Set tasks:
1. Answer these questions about the agreement excerpt, marking each answer (a), (b) or (c).
(a) How long does the Initial Term last?
(b) Within how many days must a party materially cure a material breach to avoid termination?
(c) What must happen before information is used or disclosed because a court order or the law requires it?
2. Recast the paragraph of the agreement excerpt that begins "This Agreement will commence" as a short bulleted list that keeps its main facts.

====== Reading passage ======

7 SUSPENSION OF ACCESS.

7.1 Visually retains the right, to immediately prevent or restrict access to the Platform or take any other action as necessary in case of technical problems, infringing or objectionable material, inaccurate listings, inappropriately categorized products or services, or actions otherwise prohibited by applicable law, the guidelines contained on the Platform, or for any other reason in the sole and absolute discretion of Visually, and to correct any inaccurate listing or technical problems on the Platform.

8 TERM AND TERMINATION.

8.1 This Agreement will commence the Effective Date set forth above and will continue in full force and effect for a period of one (1) year (the “Initial Term”). Following the Initial Term, this Agreement will automatically renew for additional one (1) year periods (each, a “Renewal Term”, and together with the Initial Term, the “Term”). Either party may terminate this Agreement in the event that the other party materially breaches this Agreement and does not materially cure such breach within ten (10) days of such notice. Notwithstanding the foregoing, if at the time this Agreement is terminated there are outstanding Creative Services and Deliverables, then this Agreement shall survive until the completion and payment of such Creative Services and Deliverables.

9 CONFIDENTIAL INFORMATION.

9.1 Each party shall keep confidential and not disclose to any other party or use, except as required by this Agreement, non- public information obtained from the other party; provided, however, that neither party shall be prohibited from disclosing or using information, (i) that at the time of disclosure is publicly available or becomes publicly available through no act or omission of the party having a confidentiality obligation under this section, (ii) that is or has been disclosed to such party by a third party who is not under (and to whom such party does not owe) an obligation of confidentiality with respect thereto, (iii) that is or has been independently acquired or developed by such party, (iv) to the minimum extent use or disclosure is required by court order or as otherwise required by law, on condition that notice of such requirement by law for such disclosure is given to the other parties prior to making any such use or disclosure.

====== Source material ======

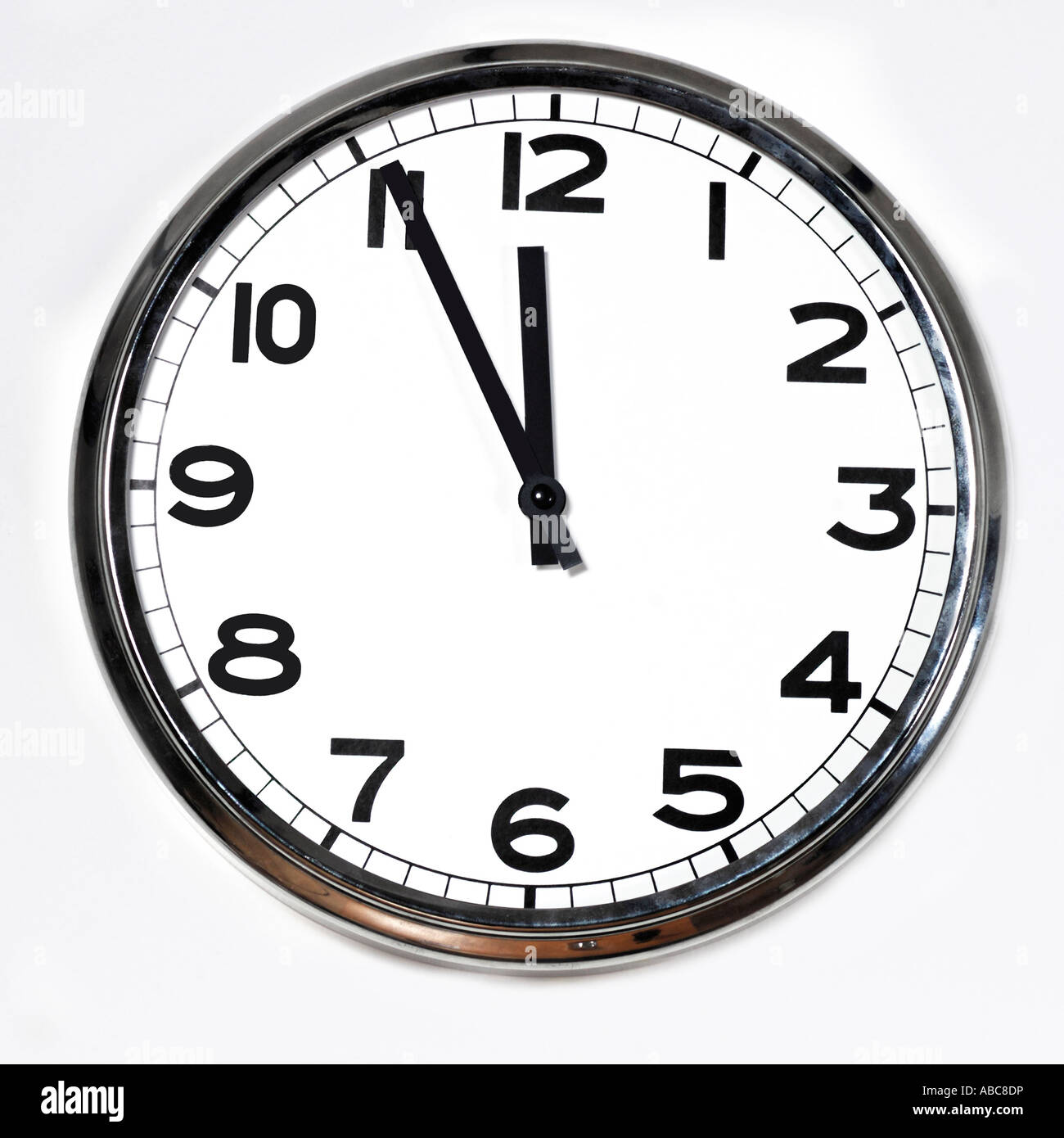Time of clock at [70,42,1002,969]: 11:55
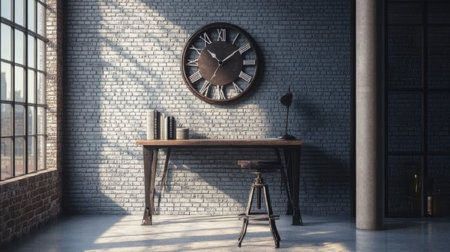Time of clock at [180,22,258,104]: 1:52
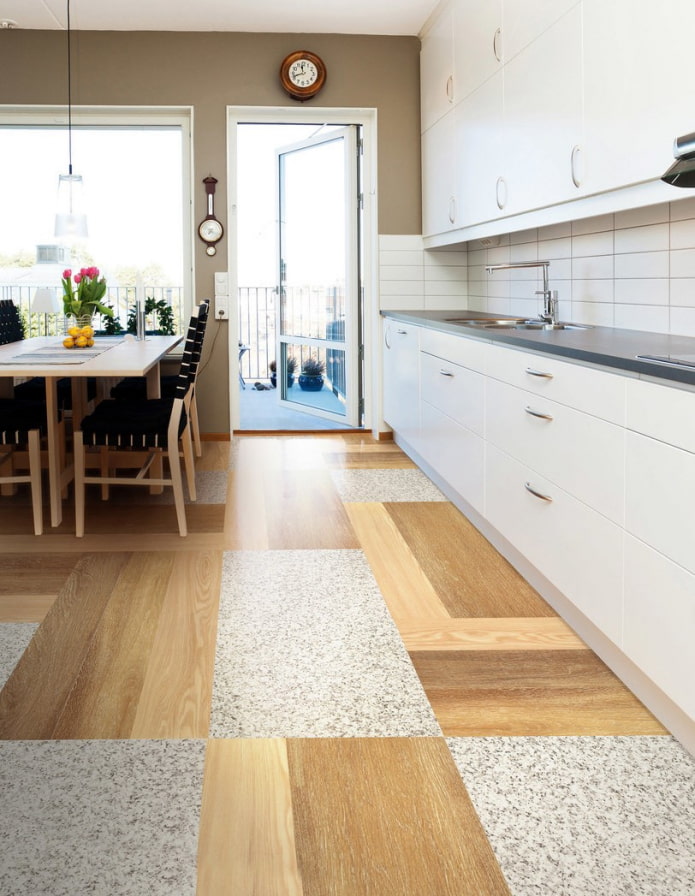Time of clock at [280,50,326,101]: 11:41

======

Problem solutions:
1.
(a) One year.
(b) Ten days from the notice.
(c) Notice of that legal requirement must be given to the other parties.

2.
- The Agreement starts on the Effective Date and runs for an Initial Term of one year.
- It then renews automatically for further one-year Renewal Terms, and these together with the Initial Term make up the Term.
- Either party may terminate if the other materially breaches the Agreement and does not materially cure the breach within ten days of notice.
- If Creative Services and Deliverables are outstanding at termination, the Agreement survives until they are completed and paid for.